09:06Also we have these occasional outliers, These strange extreme, extremely tight distributions, but most of them are spread
09:12out again for load to load three, it's the same story and load for as well.
09:18There might be something going on in the data.
09:21There might be actually a finite mixture happening here.
09:25There could be two separate distributions that we might be looking at but we are ignoring all that.
09:30We're just treating this data as if it's coming from a simple linear model.
09:34That's what we often do.
09:35We simplify our assumptions even though there might be a more sophisticated model that would be better justified by the by
09:42the data that you have.
09:43This is something that we discuss in more advanced chapters.
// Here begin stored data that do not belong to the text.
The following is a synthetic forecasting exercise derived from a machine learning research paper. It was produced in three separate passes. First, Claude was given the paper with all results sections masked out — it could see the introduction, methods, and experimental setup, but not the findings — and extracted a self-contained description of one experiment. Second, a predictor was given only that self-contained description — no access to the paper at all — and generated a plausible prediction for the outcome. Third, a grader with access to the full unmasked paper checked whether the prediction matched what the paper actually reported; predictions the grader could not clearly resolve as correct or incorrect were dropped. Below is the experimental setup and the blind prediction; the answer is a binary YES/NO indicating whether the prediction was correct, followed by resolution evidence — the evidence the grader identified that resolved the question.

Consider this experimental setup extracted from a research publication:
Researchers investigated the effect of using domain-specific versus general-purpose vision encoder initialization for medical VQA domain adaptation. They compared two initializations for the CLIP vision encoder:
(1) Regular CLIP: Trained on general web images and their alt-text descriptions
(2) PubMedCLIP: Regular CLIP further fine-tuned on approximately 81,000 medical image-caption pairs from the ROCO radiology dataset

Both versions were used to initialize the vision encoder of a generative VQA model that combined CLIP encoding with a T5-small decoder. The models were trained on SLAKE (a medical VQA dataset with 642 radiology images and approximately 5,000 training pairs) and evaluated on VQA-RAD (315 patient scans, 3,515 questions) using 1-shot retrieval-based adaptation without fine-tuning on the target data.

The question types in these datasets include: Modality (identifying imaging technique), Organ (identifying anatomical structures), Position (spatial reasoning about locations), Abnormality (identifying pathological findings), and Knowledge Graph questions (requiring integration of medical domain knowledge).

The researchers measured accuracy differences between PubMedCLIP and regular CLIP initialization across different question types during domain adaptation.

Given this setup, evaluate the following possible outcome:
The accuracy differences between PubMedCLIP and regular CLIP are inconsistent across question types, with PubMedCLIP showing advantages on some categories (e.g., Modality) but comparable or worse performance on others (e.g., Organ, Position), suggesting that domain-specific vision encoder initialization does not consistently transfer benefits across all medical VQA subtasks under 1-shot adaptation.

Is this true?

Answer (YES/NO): NO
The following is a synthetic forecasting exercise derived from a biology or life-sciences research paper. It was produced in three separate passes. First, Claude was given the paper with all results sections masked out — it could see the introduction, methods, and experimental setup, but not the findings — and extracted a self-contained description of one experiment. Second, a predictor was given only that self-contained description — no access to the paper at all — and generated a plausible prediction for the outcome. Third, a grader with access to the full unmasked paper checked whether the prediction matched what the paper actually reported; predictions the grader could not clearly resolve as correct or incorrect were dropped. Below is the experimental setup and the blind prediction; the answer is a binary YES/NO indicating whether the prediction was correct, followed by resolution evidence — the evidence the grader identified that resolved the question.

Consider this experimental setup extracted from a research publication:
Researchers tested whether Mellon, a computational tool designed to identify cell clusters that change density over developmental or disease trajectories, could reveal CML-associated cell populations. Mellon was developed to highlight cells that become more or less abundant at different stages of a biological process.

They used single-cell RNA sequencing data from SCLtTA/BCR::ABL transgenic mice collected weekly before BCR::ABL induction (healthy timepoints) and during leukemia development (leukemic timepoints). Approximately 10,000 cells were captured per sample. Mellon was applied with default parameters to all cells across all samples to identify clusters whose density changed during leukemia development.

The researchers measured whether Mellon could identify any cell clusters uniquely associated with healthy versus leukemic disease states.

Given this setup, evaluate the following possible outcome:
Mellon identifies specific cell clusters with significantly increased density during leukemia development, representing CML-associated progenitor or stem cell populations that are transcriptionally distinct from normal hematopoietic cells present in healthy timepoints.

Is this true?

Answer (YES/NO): NO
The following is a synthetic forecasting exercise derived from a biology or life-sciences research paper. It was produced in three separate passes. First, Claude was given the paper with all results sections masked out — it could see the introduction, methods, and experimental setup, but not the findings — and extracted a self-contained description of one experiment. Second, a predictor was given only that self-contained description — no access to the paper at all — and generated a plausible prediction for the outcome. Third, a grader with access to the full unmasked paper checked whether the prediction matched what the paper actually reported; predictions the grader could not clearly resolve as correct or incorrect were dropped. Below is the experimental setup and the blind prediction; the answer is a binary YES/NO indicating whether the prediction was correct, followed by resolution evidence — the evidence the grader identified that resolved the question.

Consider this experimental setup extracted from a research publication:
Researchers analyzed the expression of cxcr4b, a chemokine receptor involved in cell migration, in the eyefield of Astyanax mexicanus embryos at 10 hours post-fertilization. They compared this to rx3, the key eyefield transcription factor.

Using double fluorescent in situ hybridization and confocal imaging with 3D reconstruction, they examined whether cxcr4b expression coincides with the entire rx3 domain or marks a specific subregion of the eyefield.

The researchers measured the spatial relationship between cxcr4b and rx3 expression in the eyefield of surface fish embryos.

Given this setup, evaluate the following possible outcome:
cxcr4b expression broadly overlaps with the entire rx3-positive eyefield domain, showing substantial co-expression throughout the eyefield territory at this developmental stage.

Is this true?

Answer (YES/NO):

09:46But for now this is as a start, this is a good enough model and we will of course improve on this in future iterations
09:56So that's a simple example of what you can do with regression modeling.
10:01You can add one predictor.
10:03Or you can add more than one predictor.
10:05You can have many more predictors.
10:06Of course there are complications associated with that.
10:09But for now let's think about the situation where you add just one predictor and you can use that predictor to figure out
10:16the effect of that variable on your dependent variable.
10:19That's a very standard statistical modeling technique that we use quite frequently in many different areas of science.
10:27Okay, so in the next lecture, what I'm going to do is I'm going to present another model now as an example.
10:35But this time instead of using the normal likelihood, I'm going to use the log normal likelihood.
10:41The log normal has some small complications and subtleties that I want to illustrate with this example.
10:48So that's what we will look at next.